:: EXERCISE PROMPT ::
In the passage about The Pitt's set, copy the text starting with "A lot about" and going on through "lot of blood.".

START SOURCE PASSAGE

A lot about The Pitt is geared toward verisimilitude. The show’s set copies Pittsburgh’s Allegheny Hospital to a T, including the weird mix of Egyptian, Corinthian, and Celtic columns in the waiting room. And it’s massive, with bay after bay open for whatever yucky medical drama is befalling the show’s hapless patients. For Isa Briones, who went from Hadestown to playing Dr. Trinity Santos on the show, it made the transition from stage to screen easier. “A lot of us have done theater before; it’s kind of the perfect TV show to go into from that,” she said. And unlike many TV shows, The Pitt shoots sequentially. It all happens in order, which is good because there’s a lot of blood spatter on the floor that would be hard for continuity to replicate. Like, a lot of blood.

END SOURCE PASSAGE
START RECORDS PROVIDED

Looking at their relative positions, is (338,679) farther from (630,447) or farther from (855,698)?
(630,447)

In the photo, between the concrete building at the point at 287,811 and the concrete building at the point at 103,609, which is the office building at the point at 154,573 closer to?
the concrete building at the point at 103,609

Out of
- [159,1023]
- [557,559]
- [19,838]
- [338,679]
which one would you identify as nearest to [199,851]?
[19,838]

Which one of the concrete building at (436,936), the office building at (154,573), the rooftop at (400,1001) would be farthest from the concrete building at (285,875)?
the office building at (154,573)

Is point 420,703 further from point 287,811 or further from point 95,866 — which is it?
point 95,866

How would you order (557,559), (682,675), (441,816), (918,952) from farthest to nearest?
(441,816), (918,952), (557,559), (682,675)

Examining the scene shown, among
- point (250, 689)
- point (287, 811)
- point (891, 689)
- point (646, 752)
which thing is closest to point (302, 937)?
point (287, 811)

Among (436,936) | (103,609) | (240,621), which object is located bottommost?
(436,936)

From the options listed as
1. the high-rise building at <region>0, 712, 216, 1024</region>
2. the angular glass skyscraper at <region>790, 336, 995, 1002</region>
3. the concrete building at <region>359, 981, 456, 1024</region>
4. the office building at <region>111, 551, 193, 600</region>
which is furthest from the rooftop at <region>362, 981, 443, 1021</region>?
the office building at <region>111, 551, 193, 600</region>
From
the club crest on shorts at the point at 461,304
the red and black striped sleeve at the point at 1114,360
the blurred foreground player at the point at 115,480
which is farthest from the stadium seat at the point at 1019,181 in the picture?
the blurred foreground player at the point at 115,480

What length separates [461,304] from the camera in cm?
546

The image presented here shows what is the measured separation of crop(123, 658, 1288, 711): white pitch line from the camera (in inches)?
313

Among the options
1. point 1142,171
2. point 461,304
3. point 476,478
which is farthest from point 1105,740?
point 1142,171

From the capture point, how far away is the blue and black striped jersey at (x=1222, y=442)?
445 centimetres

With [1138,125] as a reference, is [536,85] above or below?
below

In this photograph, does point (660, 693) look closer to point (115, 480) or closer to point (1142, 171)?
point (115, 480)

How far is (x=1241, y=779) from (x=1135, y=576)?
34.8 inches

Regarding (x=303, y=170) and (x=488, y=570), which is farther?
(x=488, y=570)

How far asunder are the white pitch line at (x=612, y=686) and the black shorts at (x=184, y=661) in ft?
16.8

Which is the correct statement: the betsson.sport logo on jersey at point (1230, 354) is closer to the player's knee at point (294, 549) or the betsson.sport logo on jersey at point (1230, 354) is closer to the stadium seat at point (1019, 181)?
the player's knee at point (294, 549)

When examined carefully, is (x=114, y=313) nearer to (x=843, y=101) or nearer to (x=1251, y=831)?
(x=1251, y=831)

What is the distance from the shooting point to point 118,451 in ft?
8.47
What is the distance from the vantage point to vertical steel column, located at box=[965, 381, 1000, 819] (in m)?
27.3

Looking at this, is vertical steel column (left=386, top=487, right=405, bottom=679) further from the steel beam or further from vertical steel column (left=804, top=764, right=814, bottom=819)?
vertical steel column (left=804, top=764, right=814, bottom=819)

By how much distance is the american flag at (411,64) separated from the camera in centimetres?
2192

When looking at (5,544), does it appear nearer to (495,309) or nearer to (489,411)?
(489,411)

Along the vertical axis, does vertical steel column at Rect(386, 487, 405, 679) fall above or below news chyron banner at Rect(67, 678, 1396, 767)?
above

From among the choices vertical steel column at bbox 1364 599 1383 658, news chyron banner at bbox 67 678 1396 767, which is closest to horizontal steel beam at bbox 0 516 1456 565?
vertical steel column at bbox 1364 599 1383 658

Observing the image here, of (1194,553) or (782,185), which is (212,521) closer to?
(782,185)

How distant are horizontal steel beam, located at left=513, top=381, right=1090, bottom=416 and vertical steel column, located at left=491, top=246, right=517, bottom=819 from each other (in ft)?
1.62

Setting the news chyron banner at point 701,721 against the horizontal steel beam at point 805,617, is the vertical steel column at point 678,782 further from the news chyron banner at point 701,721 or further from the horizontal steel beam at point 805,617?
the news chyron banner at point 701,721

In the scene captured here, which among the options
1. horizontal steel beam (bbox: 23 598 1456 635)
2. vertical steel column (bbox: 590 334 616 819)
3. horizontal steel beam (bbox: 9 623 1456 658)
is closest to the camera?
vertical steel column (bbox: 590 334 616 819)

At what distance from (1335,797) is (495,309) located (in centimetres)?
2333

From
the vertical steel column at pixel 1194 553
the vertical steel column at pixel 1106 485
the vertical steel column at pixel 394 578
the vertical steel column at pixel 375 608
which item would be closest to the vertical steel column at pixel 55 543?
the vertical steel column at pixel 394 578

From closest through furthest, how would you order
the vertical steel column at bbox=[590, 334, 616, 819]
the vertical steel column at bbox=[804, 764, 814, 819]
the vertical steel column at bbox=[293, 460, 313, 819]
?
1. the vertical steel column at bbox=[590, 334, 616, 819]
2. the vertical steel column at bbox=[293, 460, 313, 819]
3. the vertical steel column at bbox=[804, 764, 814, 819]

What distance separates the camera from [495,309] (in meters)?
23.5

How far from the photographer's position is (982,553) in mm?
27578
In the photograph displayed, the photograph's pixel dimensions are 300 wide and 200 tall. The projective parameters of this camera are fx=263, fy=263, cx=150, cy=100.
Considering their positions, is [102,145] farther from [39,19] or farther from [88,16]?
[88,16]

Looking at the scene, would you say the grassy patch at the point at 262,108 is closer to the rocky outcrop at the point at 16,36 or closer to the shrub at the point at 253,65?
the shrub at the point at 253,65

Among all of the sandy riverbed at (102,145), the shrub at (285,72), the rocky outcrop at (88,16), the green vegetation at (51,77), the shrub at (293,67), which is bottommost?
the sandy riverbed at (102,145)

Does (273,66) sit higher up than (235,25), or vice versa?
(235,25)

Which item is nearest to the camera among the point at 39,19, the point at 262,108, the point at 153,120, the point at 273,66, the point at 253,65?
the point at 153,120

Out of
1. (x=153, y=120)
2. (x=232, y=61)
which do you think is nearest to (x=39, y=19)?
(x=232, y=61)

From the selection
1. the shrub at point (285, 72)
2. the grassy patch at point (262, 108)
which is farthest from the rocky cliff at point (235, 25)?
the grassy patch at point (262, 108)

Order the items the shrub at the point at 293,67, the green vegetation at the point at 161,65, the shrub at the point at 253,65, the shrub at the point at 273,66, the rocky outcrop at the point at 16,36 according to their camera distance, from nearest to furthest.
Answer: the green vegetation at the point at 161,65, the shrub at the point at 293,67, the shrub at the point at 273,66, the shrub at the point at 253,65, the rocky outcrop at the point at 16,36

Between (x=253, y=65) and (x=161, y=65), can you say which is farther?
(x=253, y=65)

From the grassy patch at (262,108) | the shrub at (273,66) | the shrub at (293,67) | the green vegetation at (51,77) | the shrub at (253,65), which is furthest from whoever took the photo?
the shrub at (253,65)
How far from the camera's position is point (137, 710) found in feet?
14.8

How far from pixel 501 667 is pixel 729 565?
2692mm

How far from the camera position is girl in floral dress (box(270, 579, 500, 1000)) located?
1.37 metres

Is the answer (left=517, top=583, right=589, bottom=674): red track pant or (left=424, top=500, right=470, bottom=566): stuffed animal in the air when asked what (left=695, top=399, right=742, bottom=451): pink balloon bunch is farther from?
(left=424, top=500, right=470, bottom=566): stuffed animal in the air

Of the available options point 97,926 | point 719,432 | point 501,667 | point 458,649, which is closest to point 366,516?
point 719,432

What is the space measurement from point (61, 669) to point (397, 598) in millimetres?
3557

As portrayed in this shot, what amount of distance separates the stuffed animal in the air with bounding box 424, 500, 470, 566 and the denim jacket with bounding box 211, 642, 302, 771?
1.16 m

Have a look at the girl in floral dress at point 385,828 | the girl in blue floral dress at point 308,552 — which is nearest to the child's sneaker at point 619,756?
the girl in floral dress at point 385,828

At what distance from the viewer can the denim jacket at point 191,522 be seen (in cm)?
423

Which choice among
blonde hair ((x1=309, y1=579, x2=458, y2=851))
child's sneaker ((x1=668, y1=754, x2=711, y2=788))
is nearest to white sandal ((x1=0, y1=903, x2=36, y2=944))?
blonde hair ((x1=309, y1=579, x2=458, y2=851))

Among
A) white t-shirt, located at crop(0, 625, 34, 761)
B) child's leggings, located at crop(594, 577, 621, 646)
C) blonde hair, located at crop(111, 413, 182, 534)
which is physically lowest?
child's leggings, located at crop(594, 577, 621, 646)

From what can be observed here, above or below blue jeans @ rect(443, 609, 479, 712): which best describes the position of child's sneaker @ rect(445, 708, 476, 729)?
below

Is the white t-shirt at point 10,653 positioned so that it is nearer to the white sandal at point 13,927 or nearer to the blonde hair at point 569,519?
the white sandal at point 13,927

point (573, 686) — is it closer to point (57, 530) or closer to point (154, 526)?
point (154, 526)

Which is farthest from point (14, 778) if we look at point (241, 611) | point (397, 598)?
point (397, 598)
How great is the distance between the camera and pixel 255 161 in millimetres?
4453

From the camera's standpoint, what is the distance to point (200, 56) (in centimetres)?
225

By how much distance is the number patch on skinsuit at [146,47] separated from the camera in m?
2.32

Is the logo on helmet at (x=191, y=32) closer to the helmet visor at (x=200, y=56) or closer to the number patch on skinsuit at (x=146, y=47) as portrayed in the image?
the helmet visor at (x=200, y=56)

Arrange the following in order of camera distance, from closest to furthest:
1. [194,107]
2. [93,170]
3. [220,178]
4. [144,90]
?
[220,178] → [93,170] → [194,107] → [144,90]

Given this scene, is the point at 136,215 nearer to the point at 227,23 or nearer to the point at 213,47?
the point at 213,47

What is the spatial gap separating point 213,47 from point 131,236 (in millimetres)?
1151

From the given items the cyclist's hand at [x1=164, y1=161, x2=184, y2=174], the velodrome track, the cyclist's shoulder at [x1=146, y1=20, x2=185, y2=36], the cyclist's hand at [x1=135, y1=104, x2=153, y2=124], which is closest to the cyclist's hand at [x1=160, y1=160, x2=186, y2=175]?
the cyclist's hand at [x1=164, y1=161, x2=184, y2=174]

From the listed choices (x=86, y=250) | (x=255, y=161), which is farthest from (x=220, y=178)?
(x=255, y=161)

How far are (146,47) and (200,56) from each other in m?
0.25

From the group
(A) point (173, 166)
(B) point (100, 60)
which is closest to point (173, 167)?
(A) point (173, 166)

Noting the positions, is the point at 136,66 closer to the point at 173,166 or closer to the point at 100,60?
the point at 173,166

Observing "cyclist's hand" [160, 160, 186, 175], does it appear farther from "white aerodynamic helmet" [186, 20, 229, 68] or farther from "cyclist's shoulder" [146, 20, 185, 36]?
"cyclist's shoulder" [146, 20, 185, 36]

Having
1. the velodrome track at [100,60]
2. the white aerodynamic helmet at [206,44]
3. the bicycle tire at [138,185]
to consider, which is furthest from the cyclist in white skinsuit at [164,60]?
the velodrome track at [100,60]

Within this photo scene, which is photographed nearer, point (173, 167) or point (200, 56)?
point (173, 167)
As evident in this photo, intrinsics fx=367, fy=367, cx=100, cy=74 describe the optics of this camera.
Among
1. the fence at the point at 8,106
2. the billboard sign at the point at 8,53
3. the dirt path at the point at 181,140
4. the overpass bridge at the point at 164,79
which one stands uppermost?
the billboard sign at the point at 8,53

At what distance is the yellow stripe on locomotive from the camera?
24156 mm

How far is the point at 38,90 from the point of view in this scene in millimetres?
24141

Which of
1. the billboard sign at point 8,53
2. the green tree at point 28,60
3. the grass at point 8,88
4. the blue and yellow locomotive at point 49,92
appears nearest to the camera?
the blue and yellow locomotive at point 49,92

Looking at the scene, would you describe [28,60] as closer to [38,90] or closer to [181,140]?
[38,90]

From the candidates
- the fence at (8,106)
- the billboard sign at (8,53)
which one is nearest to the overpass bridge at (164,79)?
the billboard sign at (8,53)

END RECORDS PROVIDED

:: ANSWER BELOW ::
A lot about The Pitt is geared toward verisimilitude. The show’s set copies Pittsburgh’s Allegheny Hospital to a T, including the weird mix of Egyptian, Corinthian, and Celtic columns in the waiting room. And it’s massive, with bay after bay open for whatever yucky medical drama is befalling the show’s hapless patients. For Isa Briones, who went from Hadestown to playing Dr. Trinity Santos on the show, it made the transition from stage to screen easier. “A lot of us have done theater before; it’s kind of the perfect TV show to go into from that,” she said. And unlike many TV shows, The Pitt shoots sequentially. It all happens in order, which is good because there’s a lot of blood spatter on the floor that would be hard for continuity to replicate. Like, a lot of blood.